Und wieder andere, deren Selbstdefinition einer „Feministin“ ein völlig anderes Ausmaß hat als meine, werden mich für meine Position verurteilen. Völlig verständlich und entsprechend ihrer eigenen Logik. Soziale und politische Bewegungen sind keine mathematischen Formen – sie bestehen aus unübersichtlichen Zusammenhängen, tausenden Variablen und subjektiven Auffassungen.

Worauf genau möchte ich mit diesen verworrenen Überlegungen hier eigentlich hinaus?

Ich schätze, darauf, dass es nicht schlimm ist, keine Feministin sein zu wollen. Dass es okay ist, wenn ich mich mit etwas nicht identifizieren kann, weil es nicht meinen persönlichen Vorstellungen entspricht. Ich behaupte auch, dass es wichtig ist, sich und die eigene Haltung hin und wieder zu hinterfragen und sich damit auseinanderzusetzen, inwieweit diese angemessen und tragbar ist.

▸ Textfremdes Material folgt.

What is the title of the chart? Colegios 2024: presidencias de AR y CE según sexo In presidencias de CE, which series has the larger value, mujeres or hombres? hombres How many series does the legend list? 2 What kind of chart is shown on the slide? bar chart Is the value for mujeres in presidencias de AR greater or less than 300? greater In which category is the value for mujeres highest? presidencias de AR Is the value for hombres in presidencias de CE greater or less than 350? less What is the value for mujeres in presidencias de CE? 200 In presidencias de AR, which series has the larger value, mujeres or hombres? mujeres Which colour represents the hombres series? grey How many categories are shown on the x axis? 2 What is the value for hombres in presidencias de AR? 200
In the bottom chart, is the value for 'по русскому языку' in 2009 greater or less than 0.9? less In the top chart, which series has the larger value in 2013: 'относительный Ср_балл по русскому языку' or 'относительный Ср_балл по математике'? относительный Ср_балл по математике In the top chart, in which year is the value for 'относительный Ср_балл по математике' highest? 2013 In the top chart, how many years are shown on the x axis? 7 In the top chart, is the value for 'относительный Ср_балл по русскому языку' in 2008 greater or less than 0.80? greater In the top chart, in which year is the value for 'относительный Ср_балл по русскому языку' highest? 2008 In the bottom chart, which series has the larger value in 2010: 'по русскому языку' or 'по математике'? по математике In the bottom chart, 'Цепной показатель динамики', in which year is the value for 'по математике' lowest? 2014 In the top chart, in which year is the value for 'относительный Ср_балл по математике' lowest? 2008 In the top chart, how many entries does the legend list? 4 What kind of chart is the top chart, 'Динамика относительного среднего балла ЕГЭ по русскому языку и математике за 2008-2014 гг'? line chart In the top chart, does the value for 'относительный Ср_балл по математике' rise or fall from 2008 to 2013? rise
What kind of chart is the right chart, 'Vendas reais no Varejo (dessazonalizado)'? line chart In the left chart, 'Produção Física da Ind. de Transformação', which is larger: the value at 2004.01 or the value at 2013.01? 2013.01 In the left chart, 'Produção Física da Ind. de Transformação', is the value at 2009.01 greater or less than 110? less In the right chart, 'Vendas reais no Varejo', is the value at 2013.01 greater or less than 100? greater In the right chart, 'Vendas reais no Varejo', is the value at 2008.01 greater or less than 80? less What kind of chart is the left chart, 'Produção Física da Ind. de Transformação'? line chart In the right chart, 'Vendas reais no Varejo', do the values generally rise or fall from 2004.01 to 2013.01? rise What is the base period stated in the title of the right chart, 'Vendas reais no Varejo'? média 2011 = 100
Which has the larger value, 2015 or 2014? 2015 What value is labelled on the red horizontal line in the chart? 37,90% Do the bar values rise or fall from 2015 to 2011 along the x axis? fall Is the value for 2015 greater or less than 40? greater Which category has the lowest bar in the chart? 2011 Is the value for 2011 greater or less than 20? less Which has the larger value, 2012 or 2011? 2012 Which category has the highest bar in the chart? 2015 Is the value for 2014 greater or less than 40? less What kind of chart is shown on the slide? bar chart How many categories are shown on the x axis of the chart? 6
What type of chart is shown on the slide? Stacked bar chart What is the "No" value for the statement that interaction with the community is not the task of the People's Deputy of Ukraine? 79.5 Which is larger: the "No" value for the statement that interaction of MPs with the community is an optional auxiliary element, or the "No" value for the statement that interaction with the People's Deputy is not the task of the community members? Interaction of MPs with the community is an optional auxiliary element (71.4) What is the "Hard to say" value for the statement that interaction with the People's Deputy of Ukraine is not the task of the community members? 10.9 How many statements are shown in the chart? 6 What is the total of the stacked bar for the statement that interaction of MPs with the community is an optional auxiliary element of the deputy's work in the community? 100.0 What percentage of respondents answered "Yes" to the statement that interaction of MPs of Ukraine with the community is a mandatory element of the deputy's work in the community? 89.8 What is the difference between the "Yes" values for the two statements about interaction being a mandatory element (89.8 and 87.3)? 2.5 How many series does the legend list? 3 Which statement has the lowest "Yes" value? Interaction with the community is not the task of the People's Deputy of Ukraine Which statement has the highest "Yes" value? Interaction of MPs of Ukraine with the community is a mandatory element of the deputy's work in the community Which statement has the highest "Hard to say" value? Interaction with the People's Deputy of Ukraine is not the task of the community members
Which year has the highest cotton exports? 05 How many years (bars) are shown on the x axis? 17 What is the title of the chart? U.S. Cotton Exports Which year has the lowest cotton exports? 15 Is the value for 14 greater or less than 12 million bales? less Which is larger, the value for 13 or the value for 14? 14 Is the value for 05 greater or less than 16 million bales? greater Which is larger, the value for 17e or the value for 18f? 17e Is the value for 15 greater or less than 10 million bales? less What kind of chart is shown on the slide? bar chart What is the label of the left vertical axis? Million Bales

Vor allem aber möchte ich auf folgende Frage antworten:
Wenn Feminismus sowieso irgendwie persönlich definiert ist, wenn wir doch alle eigentlich dasselbe meinen und nur unterschiedlich drüber sprechen – brauchen wir denn diese ganze Feminismus-Diskussion noch?

Trotz meiner vorherigen Überlegungen behaupte ich: Ja. Auf jeden Fall. Unbedingt. Gerade deswegen.

Denn erst, wenn wir über Dinge reden, können wir unterschiedliche Positionen abgleichen. Und darüber reden können wir erst, wenn wir eben genau das tun: Dingen einen Namen geben und sie thematisieren. Über Feminismus sprechen. Und vielleicht Feminismus überdenken und uns fragen, was genau Feminismus denn jetzt ist und ob wir das brauchen.

Gerade deswegen müssen wir weiter darüber reden, genau deswegen sind Dialoge und Diskurse so wahnsinnig wichtig. Weil wir dann in der Pflicht sind, uns mit Themen auseinanderzusetzen und eine eigene Position zu finden. Auch wenn es manchmal anstrengend und nervenaufreibend ist.

Weil ich der Meinung bin, dass eine Gesellschaft, in der eine Frau ohne Probleme genauso gut Hausfrau wie auch Automechanikerin oder Chirurgin, in der ein Mann genauso gut Kindergärtner, wie Top-Manager, Hausmann oder Müllmann werden kann – immer vorausgesetzt, dass sie oder er das aus freien Stücken tut – die Mühe und den Aufwand und die Nerven absolut wert ist.